Kramatorsk (Ukraine): Russian troops pushed farther into a key eastern Ukrainian city and fought street by street with Kyiv's forces Monday in a battle the mayor said has left the city completely ruined and driven tends of thousands from their homes.
Military analysts painted the battle as part of a race against time for the Kremlin, which they said wants to complete its capture of the industrial Donbas region before more Western arms arrive to bolster Ukraine's defences.
Weapons from the West have already helped Kyiv's forces thwart a Russian advance on the capital in the early weeks of the war. That failure forced Moscow to withdraw, regroup, and pursue a more limited objective of seizing the Donbas, where Moscow-backed separatists already held swaths of territory and have been fighting Ukrainian troops for eight years.
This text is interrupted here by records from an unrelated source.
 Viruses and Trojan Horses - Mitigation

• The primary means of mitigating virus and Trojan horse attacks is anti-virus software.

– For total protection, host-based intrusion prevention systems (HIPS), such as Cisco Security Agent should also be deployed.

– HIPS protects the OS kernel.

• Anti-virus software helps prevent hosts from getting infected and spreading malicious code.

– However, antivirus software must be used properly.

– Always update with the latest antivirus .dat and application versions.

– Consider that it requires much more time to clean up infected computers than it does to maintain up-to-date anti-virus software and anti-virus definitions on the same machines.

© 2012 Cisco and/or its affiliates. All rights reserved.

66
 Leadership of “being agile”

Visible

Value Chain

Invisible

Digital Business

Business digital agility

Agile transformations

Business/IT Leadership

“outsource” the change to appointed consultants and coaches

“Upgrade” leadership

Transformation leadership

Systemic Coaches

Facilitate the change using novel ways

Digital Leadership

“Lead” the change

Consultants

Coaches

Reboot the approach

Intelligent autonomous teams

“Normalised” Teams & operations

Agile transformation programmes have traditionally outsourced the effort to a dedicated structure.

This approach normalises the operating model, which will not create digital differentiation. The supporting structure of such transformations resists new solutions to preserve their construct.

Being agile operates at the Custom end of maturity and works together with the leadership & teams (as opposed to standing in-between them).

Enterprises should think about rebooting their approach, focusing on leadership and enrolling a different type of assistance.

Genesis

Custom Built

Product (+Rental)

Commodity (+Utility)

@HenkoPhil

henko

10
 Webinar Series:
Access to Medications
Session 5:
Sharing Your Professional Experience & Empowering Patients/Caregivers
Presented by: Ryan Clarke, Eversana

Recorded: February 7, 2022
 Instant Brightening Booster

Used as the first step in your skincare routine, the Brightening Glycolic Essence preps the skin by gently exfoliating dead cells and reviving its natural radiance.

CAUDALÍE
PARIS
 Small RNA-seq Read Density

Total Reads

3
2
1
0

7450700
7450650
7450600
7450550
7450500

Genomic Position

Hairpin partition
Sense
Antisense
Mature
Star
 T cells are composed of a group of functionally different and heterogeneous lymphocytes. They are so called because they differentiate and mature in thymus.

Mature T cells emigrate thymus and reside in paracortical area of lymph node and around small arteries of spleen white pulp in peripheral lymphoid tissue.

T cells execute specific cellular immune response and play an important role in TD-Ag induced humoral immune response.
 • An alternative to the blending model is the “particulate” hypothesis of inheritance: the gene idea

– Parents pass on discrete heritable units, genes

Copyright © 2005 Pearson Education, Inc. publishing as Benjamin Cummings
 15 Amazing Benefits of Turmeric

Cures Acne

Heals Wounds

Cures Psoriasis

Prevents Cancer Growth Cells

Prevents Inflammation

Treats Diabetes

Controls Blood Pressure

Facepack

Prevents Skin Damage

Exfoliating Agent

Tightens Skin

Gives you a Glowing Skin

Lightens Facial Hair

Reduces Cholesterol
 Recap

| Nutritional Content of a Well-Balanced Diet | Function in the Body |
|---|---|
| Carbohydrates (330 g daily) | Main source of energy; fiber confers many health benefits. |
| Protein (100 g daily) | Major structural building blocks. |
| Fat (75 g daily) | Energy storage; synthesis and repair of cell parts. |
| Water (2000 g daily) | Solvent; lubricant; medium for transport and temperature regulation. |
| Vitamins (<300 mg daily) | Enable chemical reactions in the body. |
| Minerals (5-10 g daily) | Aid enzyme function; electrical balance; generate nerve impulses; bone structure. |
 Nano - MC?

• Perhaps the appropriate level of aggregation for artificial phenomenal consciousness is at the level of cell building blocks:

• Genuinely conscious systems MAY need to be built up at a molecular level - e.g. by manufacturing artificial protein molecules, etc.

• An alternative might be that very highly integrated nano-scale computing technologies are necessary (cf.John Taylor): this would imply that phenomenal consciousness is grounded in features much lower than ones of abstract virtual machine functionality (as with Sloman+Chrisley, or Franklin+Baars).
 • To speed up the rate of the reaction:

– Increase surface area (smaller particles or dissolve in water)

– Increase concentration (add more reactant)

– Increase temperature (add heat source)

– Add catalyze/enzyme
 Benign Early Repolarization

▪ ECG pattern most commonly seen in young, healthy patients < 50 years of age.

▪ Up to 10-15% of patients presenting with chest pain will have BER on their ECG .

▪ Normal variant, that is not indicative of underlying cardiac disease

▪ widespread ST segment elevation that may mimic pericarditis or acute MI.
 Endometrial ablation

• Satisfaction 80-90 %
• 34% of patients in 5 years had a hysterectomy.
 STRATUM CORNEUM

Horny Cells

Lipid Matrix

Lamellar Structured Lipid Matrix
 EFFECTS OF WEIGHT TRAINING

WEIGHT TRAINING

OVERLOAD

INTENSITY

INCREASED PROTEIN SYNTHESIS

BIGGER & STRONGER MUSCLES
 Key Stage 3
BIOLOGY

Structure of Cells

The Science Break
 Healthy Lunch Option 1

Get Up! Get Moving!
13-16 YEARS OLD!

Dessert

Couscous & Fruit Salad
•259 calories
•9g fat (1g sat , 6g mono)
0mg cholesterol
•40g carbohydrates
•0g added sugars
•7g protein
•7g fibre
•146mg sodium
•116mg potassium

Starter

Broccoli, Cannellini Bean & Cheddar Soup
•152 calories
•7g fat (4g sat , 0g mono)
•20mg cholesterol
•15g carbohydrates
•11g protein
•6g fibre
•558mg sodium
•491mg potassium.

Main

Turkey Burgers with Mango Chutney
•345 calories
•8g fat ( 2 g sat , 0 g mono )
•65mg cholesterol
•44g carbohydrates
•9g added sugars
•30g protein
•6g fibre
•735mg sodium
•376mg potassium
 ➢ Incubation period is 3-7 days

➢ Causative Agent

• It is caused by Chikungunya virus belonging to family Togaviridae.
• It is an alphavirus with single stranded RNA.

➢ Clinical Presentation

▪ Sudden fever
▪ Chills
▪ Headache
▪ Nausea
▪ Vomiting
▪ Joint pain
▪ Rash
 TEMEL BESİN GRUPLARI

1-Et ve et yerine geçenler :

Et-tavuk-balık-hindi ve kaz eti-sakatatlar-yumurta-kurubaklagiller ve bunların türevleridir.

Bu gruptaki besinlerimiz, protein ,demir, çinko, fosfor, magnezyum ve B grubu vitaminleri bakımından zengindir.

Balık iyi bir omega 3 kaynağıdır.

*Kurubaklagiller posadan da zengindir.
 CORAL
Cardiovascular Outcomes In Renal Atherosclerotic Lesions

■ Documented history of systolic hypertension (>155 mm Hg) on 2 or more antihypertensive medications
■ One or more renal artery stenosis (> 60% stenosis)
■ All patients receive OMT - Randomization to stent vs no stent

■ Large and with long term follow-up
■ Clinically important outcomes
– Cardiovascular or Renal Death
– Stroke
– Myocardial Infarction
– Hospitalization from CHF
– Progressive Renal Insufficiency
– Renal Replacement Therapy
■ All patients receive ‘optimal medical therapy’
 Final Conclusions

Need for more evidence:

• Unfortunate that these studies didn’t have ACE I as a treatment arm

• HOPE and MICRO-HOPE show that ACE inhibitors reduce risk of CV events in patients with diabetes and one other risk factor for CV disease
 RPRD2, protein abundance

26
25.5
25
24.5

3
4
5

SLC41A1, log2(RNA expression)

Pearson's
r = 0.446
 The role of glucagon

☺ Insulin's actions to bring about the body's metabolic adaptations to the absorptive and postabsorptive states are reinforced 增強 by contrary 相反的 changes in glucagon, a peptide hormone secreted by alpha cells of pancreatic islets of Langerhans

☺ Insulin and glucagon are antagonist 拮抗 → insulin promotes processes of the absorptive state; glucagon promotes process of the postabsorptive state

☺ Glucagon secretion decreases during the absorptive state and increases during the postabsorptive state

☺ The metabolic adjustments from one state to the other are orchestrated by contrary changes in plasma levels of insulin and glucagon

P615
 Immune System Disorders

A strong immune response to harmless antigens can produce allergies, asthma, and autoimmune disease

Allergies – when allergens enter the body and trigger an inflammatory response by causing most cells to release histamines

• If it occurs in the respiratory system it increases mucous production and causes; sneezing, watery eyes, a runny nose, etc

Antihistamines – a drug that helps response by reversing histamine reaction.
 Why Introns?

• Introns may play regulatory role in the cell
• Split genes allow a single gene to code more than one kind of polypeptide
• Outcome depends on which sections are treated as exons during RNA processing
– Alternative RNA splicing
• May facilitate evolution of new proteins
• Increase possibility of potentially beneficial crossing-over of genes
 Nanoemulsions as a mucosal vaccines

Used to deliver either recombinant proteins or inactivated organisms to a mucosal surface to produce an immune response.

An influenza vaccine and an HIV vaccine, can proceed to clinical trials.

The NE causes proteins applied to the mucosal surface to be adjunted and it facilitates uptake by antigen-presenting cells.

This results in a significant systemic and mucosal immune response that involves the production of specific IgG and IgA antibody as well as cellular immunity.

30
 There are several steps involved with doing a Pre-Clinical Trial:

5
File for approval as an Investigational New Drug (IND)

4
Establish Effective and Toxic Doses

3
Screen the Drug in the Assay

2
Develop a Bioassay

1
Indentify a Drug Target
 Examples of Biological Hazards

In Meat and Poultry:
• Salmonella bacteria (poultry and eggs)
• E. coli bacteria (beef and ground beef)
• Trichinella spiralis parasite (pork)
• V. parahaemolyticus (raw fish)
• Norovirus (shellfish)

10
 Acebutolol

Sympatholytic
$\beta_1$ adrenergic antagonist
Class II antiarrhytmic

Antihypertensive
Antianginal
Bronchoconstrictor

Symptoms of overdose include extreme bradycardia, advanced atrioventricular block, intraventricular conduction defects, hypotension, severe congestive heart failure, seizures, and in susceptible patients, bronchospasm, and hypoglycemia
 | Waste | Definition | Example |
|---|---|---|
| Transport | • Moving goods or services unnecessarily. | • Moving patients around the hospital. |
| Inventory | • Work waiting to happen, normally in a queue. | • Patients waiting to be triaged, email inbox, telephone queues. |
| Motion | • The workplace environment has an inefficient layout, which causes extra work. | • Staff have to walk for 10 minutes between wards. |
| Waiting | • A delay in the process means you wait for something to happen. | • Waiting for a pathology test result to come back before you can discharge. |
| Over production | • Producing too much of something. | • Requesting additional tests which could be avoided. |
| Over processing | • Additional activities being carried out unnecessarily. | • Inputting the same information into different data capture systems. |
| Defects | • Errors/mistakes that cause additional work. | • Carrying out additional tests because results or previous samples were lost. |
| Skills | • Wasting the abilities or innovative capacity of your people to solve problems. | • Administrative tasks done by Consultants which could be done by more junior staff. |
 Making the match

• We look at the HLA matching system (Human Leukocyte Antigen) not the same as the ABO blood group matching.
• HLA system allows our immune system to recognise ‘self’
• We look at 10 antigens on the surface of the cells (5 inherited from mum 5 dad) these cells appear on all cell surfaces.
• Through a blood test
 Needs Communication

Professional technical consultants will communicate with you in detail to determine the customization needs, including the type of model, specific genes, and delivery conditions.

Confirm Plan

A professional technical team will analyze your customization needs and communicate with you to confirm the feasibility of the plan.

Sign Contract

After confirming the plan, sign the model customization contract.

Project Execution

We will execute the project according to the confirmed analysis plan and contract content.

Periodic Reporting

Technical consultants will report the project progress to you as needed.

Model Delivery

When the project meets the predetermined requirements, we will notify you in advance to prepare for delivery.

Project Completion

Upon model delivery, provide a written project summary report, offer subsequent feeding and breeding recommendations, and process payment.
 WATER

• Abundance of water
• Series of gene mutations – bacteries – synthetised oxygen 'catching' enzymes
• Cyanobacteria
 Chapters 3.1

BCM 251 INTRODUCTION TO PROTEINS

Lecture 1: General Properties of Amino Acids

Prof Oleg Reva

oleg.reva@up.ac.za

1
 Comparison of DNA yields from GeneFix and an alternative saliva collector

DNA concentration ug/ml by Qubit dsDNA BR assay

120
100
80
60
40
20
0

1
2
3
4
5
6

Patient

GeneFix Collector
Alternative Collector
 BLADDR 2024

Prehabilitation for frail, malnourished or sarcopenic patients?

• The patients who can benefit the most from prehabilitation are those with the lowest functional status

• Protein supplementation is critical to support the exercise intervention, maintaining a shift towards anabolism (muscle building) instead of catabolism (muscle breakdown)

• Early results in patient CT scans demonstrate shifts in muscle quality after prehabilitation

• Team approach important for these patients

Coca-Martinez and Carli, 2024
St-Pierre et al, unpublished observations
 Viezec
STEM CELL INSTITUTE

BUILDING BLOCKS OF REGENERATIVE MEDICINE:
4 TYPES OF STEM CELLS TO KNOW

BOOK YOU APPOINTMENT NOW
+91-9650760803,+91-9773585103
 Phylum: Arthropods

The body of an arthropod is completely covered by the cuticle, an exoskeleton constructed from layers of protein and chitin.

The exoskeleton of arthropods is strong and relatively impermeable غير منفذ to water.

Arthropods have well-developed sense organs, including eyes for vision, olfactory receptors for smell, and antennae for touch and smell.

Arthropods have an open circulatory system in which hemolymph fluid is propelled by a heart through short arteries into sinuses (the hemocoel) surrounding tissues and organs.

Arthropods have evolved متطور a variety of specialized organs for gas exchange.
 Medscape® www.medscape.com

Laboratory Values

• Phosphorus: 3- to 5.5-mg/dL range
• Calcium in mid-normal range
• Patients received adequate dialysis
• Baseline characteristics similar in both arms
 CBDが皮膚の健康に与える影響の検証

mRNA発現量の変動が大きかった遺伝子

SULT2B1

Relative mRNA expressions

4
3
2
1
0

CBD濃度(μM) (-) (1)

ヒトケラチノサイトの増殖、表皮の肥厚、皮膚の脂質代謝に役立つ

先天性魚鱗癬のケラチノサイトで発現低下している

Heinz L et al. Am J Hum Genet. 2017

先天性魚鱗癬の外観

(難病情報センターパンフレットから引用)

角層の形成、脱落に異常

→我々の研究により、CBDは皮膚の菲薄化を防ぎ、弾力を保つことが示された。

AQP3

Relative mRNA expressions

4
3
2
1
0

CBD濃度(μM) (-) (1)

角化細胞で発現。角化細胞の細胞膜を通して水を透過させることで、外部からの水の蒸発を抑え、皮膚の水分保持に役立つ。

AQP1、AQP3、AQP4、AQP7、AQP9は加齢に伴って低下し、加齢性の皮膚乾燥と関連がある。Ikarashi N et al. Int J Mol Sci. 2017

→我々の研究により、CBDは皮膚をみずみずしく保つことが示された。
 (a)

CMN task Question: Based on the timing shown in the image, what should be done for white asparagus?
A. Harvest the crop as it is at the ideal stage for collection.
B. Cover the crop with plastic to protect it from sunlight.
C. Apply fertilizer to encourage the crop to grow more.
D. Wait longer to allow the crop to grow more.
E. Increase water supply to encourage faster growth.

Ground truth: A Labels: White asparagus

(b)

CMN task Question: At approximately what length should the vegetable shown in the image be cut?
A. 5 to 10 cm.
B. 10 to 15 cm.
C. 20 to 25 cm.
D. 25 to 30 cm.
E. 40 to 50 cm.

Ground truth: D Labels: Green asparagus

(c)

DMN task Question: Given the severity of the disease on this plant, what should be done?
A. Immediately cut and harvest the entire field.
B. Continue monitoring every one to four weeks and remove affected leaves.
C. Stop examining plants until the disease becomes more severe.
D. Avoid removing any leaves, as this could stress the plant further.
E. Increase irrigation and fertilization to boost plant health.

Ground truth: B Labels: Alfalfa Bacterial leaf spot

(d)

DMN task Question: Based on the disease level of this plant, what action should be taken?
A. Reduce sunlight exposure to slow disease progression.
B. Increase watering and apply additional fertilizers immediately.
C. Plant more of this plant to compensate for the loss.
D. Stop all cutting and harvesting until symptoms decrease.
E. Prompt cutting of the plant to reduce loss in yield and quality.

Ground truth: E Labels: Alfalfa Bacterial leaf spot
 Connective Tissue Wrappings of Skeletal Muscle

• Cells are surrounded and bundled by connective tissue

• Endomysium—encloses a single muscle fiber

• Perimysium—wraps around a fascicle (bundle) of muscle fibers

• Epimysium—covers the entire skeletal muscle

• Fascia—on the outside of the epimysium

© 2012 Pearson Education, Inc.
In recent days, the fighting has focused on Sievierodonetsk in a battle Ukrainian President Volodymyr Zelenskyy has called indescribably difficult. Relentless Russian artillery barrages have destroyed critical infrastructure and damaged 90% of the buildings, and power and communications have been largely cut to a city that was once home to 100,000 people.
The number of victims is rising every hour, but we are unable to count the dead and the wounded amid the street fighting, Mayor Oleksandr Striuk told The Associated Press in a phone interview, adding that Moscow's troops advanced a few more blocks toward the city center.
The Ukrainian military said Russian forces reinforced their positions on the northeastern and southeastern outskirts of Sievierodonetsk, 145 kilometers (90 miles) south of the Russian border in an area that is the last pocket of Ukrainian government control in Luhansk province.